Kaldı 6 gün. Yirmi küsur yıllık karanlıktaki son yazıyı yazmakta olduğuma o kadar eminim ki artık! İçim rahat. Gidip oy kullanmak kaldı geriye sadece...

Geçen günlerde yazmıştım “Emre, yapma kardeşim” diye. Azılı bir Muharrem İnce taraftarıydı Emre. O da vazgeçmiş. Hatta ablası Cemre de. Sevindim. Sadece onlar değil, etrafımdaki Z kuşağı kardeşlerimden de haberler geliyor. Vazgeçiyor hepsi akın akın. Bana kalırsa önümüzdeki günlerde İnce, bizzat kendisi de vazgeçecek ve Kılıçdaroğlu lehine çekilecek. Doğrusu bu olur. Aklın yolu birdir. Bunu yapmasa da hiç önemli değil. En başından beri söylediğim gibi, öyle ahım şahım bir oyu hiç bir zaman olmadı. Yüzde iki oy alsa buna bile mucize oldu derim. Ama oldukça meşgul etti gündemi Brütüs. Bundan da hayli keyif aldı, mutlu oldu. “Peki çekilse ne olur, çekilmese ne olur” diyeceksiniz. Çekilse kendisi için iyi olur. Şu anda bitmiş görünen kariyerinde belki oradan buradan bir şekilde devam etmek için ufak da olsa bir şansı olur. “Peki madem bu adamın bir etkisi yok artık, neden yazıyorsun” diyeceksiniz. Tarihe notumu düşmek için yazıyorum. “Ben demiştim” demek için yazıyorum. Çok bayıldığım bir şey değildir bu “ben demiştim” demek ama yine de en çok başıma gelendir. Çünkü genelde demişimdir.

Millet İttifakı harika bir kampanya yürüttü, yürütüyor. Mafyanın, gözden düşmüş rüşvetçi iş adamlarının kasetleri falan filan bile kullanılmıyor. Hiç gerek yok çünkü. Her gün proje anlatıyor en tepedeki Kemal Kılıçdaroğlu’sundan en aşağıdaki başka bir bileşenine kadar bu ittifak! Helal olsun!

Cumhurbaşkanı uçmayan uçaktan, yürümeyen tanktan, çıkmamış petrolden bahsederken muhalefet, sadece Millet İttifakı değil tüm muhalefet, 15 Mayıs günü itibariyle neler olacağını anlatıyor en ayakları yere basan cümleleriyle.

**Verilen malzeme**
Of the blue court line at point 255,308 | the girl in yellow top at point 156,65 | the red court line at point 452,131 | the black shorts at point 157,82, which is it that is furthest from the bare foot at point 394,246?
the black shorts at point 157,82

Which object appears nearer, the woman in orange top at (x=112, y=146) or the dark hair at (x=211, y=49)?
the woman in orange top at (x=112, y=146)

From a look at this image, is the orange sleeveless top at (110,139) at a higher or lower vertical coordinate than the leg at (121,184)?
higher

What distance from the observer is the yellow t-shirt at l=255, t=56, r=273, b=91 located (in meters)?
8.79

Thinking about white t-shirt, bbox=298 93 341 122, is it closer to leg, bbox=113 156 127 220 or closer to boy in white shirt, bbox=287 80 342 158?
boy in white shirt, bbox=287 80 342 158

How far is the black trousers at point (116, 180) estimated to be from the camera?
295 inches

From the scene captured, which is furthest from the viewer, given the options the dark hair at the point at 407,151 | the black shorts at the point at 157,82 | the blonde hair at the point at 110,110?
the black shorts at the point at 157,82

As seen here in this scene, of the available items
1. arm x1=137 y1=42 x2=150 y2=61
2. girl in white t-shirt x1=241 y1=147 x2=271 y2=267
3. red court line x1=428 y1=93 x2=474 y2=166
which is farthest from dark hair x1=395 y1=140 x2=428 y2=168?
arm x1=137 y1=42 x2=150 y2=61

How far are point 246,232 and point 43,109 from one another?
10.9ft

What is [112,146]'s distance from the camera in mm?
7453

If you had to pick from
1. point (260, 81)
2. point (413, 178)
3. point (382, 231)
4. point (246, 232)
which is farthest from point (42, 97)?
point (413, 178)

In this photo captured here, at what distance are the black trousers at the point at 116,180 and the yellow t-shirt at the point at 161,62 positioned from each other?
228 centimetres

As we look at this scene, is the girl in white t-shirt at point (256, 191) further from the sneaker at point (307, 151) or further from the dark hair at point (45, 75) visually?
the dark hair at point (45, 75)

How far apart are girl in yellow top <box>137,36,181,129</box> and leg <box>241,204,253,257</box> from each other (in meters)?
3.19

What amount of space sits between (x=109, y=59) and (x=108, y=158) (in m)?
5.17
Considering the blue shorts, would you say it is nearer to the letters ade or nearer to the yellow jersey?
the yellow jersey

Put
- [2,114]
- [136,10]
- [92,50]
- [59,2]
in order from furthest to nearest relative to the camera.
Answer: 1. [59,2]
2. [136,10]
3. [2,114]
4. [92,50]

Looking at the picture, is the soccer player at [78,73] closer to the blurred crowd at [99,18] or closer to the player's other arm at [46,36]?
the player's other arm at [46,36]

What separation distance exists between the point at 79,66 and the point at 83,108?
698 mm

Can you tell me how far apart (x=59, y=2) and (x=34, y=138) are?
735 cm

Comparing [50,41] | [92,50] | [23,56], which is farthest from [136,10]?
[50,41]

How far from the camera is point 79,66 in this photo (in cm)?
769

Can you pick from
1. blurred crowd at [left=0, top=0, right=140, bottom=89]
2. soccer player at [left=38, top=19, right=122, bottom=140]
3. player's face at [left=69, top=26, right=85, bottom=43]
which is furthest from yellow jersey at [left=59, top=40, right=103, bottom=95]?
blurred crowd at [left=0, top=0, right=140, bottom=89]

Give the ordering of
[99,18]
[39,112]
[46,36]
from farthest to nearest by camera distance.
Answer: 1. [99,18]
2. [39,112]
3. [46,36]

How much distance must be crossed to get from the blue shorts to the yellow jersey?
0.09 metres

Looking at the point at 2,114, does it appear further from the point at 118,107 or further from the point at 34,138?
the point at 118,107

**Kısa alıştırma A**
Seçim yazısında Cumhurbaşkanının bahsettiği söylenen şeyleri tek tek yazınız.
**Kısa alıştırma B**
Seçim yazısını son cümlesinden sonra birkaç cümleyle sürdürünüz.

**Nihai cevap A**
- uçmayan uçak
- yürümeyen tank
- çıkmamış petrol

**Nihai cevap B**
Gezi Tutsakları’nın serbest kalması için gün sayıyorum. Selahattin Demirtaş’ın da, hukuksuzca zindanlarda esir tutulan gazetecilerin de, yazarların da, hukukçuların da, yani hukuksuzca tutuklananların çıkacakları günü sabırsızlıkla bekliyorum. Özgürlükten daha elzem bir şey yoktur.

13. Cumhurbaşkanı Kemal Kılıçdaroğlu’nun önderliğinde geçtiğimiz gün gerçekleşen Millet İttifakı’nın “Büyük İstanbul Mitingi” gelecek güzel günlerin adeta habercisiydi. Hele dünkü Cumhur İttifakı mitingi ile kıyaslandığında fark çok açık ortadaydı.

Millet İttifakı Doğu’da da esip gürlüyor. Bu güne kadar hiç tanık olmadığımız kalabalıklar karşılıyor Doğu’da da muhalefeti.

İktidarın nefret dili iki zümreye karşı “en çok” kirlenmişti. İktidarın kindar sözcüleri hem LGBT-İ’lere hem Kürt yurttaşlara ağıza alınmayacak sözler söyledi, hakaretler etti. Sandıkta da işte bu iki zümre tarafından en ağır şekilde cezalandırılacağa benzerler.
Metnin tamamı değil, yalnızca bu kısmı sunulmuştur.